Course 11 · Lesson 2 of 9

Free preview

Data Splits, Leakage & the Pipeline

Video lesson coming soon
We're filming this one. The full written lesson below is ready to study right now.

Most “amazing” models are silently cheating. Leakage — letting information from the future or the answer sneak into training — produces great offline numbers and disasters in production. This is the single most important engineering skill in ML.

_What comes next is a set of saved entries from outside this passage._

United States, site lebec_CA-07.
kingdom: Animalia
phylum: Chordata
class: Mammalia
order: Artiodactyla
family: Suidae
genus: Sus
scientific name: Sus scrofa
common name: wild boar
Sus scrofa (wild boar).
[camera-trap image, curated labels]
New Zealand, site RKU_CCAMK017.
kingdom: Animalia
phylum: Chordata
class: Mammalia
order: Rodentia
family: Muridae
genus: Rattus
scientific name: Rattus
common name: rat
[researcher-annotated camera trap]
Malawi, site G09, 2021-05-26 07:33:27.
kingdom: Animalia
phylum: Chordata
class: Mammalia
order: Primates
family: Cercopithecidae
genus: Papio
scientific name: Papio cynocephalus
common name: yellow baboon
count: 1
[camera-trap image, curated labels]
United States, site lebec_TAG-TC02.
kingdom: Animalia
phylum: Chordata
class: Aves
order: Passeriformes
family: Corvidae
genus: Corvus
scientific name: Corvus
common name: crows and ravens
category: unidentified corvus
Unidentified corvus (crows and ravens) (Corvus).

Split before you touch the data

Train
fit the model
Validation
tune + choose
Test
touch ONCE, at the end
python
from sklearn.model_selection import train_test_split

# Time matters? Split by time, never randomly.
# Random split on temporal data = leakage from the future.
X_tr, X_tmp, y_tr, y_tmp = train_test_split(X, y, test_size=0.3, random_state=42)
X_val, X_te, y_val, y_te = train_test_split(X_tmp, y_tmp, test_size=0.5, random_state=42)

Classic leakage sources

  • Scaling/encoding fit on the FULL dataset before splitting (fit on train only).
  • A feature that is a proxy for the label (e.g. "refund_amount" predicting "was_refunded").
  • Future information: using a value only known after the prediction moment.
  • Duplicate rows spanning train and test (the same user in both).
Fit on train, transform everywhere

Every transformation (scaler, encoder, imputer) learns parameters. Learn them on TRAIN only, then apply to val/test. A Pipeline enforces this — use one.

python
from sklearn.pipeline import Pipeline
from sklearn.preprocessing import StandardScaler
from sklearn.linear_model import LogisticRegression

pipe = Pipeline([
    ("scale", StandardScaler()),     # fit on train inside .fit()
    ("clf",   LogisticRegression()),
])
pipe.fit(X_tr, y_tr)                  # leakage-safe by construction
Takeaway

Split first (by time if time matters), fit transforms on train only, and hunt for label-proxy features. A Pipeline makes leakage-safety the default.